(RECORDS FOR THE TASK)

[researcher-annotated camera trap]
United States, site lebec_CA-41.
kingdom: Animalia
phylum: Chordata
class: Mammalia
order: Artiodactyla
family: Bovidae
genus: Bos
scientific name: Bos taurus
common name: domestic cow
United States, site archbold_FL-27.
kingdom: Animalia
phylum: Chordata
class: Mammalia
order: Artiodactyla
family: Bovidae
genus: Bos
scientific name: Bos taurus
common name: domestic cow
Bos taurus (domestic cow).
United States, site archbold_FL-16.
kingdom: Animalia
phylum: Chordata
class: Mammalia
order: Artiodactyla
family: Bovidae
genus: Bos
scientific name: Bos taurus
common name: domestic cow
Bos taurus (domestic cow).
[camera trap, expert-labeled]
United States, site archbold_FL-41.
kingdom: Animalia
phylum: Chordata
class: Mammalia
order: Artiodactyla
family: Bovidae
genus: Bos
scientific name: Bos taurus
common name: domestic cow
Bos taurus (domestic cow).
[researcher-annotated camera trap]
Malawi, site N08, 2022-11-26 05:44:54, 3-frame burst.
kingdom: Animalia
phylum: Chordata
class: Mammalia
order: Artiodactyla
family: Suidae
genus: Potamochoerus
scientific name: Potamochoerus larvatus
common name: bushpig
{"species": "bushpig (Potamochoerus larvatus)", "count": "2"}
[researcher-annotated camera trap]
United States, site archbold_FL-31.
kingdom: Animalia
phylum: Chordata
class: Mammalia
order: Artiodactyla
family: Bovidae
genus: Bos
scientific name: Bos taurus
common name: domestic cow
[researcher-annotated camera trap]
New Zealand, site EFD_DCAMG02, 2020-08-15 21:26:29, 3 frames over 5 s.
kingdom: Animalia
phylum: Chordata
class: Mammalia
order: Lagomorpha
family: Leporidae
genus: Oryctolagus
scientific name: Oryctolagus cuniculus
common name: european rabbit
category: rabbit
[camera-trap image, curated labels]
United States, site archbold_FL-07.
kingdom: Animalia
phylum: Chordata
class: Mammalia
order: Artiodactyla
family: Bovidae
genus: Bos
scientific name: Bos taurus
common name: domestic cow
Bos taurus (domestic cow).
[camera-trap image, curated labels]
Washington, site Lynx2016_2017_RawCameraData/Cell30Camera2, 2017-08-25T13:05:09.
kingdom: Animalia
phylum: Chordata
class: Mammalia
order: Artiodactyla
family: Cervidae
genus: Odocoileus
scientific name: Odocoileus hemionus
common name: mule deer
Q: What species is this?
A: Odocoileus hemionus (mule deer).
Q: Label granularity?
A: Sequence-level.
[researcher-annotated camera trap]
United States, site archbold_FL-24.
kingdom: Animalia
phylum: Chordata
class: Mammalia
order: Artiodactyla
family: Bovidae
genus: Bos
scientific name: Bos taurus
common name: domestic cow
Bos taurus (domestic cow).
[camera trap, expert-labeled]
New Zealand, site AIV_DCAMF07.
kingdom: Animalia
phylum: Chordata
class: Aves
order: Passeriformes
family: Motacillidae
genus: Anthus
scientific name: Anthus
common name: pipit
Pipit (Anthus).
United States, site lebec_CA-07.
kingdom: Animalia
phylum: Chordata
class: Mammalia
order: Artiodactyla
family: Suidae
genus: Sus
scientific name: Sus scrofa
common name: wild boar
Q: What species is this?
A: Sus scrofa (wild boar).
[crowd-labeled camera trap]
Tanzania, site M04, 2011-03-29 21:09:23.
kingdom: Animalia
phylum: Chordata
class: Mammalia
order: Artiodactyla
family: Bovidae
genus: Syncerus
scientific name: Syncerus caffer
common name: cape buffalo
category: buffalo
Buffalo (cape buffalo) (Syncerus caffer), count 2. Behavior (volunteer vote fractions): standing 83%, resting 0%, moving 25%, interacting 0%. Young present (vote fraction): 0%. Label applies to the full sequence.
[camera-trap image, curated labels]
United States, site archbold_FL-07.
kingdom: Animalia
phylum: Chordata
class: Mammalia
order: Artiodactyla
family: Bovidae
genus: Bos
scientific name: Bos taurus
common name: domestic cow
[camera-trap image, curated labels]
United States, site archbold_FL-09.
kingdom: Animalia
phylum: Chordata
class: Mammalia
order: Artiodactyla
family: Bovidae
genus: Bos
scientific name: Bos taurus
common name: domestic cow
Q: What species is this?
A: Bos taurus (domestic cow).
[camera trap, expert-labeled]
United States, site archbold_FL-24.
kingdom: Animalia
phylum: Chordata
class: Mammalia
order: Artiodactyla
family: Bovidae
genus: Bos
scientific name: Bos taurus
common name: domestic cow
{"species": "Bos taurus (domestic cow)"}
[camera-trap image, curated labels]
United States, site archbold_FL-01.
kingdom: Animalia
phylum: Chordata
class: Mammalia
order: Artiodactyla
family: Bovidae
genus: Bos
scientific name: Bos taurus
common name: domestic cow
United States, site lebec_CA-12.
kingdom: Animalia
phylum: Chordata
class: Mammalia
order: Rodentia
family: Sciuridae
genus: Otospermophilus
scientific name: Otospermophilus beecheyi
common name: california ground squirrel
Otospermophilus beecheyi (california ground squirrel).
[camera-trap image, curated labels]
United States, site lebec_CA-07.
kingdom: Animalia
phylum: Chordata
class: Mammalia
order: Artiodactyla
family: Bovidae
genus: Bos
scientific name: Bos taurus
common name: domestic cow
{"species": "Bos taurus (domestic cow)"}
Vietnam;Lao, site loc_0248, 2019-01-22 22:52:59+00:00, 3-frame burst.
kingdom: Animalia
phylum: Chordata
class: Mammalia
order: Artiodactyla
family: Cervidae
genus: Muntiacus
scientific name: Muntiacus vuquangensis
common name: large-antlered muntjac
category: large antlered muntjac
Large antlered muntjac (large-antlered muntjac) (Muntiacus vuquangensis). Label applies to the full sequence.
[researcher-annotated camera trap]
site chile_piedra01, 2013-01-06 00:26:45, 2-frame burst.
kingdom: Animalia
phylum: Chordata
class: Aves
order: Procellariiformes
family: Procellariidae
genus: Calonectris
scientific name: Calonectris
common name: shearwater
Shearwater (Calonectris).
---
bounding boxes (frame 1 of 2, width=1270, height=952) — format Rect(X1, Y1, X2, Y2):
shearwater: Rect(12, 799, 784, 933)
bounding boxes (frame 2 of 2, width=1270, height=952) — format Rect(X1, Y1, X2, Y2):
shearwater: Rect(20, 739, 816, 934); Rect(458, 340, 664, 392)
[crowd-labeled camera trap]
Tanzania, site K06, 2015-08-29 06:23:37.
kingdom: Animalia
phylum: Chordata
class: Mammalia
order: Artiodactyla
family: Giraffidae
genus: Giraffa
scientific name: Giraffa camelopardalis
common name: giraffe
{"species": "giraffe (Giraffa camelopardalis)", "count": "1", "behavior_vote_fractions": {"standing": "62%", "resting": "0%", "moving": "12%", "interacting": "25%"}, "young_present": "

(End RECORDS FOR THE TASK)

=== WHAT YOU WILL DO ===
Determine how many lines of this listing contain "burst", and give only the number.

=== ANSWER BOX ===
3